The Nigerian economy recorded notable improvements in macroeconomic stability during the first quarter of 2026, according to a policy brief released today by the Centre for the Promotion of Private Enterprise (CPPE).

The report highlights a moderation in inflation, stabilization of the naira, and strengthened foreign reserves as key indicators of economic consolidation. Headline inflation eased to 15.06% in February 2026, down from over 24% in early 2025.

The naira remained relatively stable within ₦1,340–₦1,430 per dollar in the official market, while external reserves rose above $50 billion, underpinned by stronger oil earnings and improved foreign exchange liquidity.

Economic growth momentum also persisted, with real GDP growth standing at 4.07% year-on-year in Q4 2025 and full-year growth at 3.87%.

The Purchasing Managers’ Index (PMI) consistently indicated expansion, reflecting continued activity in both oil and non-oil sectors.

In response to these improvements, the Central Bank of Nigeria reduced its policy rate by 50 basis points to 26.5% in February 2026, signaling a cautious easing cycle.

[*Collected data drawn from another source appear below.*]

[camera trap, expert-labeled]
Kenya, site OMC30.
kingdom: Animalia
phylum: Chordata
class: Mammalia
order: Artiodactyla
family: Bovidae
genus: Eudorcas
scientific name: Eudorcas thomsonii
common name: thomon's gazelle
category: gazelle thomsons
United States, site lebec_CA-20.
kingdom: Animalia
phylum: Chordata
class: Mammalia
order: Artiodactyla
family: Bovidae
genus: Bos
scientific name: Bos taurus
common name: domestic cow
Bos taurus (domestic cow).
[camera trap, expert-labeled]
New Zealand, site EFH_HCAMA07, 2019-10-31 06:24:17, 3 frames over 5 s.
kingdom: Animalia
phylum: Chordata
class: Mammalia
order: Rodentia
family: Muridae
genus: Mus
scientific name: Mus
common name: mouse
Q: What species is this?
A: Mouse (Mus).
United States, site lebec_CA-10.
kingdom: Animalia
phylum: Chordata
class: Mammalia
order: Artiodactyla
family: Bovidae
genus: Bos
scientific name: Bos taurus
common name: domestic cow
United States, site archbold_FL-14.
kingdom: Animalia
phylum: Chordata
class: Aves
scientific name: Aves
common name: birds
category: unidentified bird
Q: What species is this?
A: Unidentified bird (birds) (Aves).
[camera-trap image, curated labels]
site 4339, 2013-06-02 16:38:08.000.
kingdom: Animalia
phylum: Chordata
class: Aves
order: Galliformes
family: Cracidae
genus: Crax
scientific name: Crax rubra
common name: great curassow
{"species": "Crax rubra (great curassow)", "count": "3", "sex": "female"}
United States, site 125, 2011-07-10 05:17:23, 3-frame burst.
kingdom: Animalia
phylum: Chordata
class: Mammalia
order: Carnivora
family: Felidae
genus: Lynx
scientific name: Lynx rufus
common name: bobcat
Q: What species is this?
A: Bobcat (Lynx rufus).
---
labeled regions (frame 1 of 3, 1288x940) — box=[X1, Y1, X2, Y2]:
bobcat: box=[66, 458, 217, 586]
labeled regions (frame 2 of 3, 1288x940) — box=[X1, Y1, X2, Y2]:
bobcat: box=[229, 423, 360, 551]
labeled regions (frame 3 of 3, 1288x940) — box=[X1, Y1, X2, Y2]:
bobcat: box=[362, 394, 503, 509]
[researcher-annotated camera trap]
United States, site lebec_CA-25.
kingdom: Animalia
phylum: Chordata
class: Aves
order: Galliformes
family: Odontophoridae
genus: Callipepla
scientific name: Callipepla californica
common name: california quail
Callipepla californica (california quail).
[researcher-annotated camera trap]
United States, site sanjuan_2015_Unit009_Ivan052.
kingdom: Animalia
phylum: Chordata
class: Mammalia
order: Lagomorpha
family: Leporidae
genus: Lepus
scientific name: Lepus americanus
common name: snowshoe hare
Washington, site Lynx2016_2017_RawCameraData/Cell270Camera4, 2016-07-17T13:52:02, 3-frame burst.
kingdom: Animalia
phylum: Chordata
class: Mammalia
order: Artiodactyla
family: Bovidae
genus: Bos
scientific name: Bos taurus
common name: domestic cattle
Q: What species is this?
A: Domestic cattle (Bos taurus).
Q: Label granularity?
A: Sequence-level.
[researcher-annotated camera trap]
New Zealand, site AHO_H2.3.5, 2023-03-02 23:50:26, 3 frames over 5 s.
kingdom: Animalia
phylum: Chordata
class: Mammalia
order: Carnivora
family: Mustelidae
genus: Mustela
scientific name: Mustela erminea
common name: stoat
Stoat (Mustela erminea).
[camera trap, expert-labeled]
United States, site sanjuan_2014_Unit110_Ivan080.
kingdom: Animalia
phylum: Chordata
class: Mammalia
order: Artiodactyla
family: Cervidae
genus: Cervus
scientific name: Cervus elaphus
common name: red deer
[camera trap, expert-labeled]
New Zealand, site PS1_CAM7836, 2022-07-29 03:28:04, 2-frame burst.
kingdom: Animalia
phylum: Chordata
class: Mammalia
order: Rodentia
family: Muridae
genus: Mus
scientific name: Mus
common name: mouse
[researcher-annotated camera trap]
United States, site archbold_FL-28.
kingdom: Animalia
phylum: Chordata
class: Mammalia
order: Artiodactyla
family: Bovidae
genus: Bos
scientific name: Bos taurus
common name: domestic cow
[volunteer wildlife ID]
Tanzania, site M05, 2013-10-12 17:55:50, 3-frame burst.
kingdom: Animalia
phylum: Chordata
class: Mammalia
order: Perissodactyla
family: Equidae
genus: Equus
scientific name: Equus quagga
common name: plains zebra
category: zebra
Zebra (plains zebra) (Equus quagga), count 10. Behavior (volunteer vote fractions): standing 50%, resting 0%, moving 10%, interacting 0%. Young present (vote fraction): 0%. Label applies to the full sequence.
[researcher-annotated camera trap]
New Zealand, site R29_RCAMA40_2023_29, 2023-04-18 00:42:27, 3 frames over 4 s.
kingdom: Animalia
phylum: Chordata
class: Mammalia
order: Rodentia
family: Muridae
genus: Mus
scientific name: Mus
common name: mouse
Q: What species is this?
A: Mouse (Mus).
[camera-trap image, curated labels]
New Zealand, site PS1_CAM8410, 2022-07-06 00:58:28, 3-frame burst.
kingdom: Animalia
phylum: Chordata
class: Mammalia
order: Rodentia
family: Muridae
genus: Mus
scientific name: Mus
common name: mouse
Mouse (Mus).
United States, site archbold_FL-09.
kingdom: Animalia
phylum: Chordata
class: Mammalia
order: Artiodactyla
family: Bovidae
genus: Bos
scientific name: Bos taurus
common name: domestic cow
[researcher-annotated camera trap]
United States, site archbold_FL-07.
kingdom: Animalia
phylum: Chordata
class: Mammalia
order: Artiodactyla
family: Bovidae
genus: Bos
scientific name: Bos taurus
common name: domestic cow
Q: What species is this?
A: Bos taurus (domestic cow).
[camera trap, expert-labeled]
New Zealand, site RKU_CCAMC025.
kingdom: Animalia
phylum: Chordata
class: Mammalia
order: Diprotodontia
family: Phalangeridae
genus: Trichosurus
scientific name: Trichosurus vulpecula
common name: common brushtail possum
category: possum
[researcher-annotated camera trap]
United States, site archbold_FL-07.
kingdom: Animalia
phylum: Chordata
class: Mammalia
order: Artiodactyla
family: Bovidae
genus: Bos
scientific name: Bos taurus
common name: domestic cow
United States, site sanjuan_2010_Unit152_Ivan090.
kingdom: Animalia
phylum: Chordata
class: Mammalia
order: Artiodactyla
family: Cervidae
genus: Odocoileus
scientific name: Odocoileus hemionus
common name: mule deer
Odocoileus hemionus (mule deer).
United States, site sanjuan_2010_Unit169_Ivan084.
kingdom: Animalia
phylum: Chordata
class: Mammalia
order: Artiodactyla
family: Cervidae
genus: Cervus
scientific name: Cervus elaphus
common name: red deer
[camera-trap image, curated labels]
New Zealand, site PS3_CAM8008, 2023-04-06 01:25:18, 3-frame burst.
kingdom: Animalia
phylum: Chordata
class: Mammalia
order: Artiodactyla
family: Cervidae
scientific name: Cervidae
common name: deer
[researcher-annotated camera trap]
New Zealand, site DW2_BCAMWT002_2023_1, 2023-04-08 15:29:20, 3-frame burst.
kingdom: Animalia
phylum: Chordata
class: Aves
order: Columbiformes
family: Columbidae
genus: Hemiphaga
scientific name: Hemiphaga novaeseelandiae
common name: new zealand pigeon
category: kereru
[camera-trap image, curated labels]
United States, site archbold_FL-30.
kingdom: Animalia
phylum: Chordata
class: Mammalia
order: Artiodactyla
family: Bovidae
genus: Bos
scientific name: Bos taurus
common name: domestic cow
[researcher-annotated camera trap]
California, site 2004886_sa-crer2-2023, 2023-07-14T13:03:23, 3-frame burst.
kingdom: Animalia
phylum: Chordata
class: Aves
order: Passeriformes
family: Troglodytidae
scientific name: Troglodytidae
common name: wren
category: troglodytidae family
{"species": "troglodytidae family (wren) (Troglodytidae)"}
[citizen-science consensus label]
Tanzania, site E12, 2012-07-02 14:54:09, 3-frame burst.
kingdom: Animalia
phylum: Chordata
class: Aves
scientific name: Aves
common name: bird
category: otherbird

Despite these gains, the CPPE report warns that structural challenges and rising costs continue to weigh on households and businesses.

Energy prices remain high, driven by reliance on generators amid grid unreliability and ongoing global oil price volatility.

Transportation and logistics costs also remain elevated, and insecurity in key agricultural regions continues to disrupt supply chains and food production.

Access to affordable credit is constrained, limiting investment opportunities, particularly for small and medium-sized enterprises.

Looking ahead to the second quarter of 2026, the CPPE notes a cautiously optimistic outlook tempered by several risks.

Geopolitical tensions, particularly in the Middle East, have pushed crude oil prices above $100 per barrel, potentially reversing recent disinflation gains through higher domestic fuel and logistics costs.

The upcoming 2027 elections may further pose policy and fiscal risks, with political considerations threatening reform momentum and budget execution.

The 2026 federal budget, estimated at ₦68 trillion, is also under scrutiny. While it could stimulate economic activity, delays in capital releases, weak revenue performance, and politically influenced expenditure decisions could undermine its effectiveness.

For businesses and investors, the CPPE advises a focus on resilience, operational efficiency, and strategic risk management. Measures such as energy optimization, local sourcing, and careful foreign exchange risk management are recommended to navigate the current high-cost and politically sensitive environment.

Dr. Muda Yusuf, CEO of CPPE, emphasised: “The first quarter marks a critical inflection point. While macroeconomic stability is improving, structural constraints, cost pressures, and emerging geopolitical and political risks underscore the need for vigilance, resilience, and targeted policy interventions.”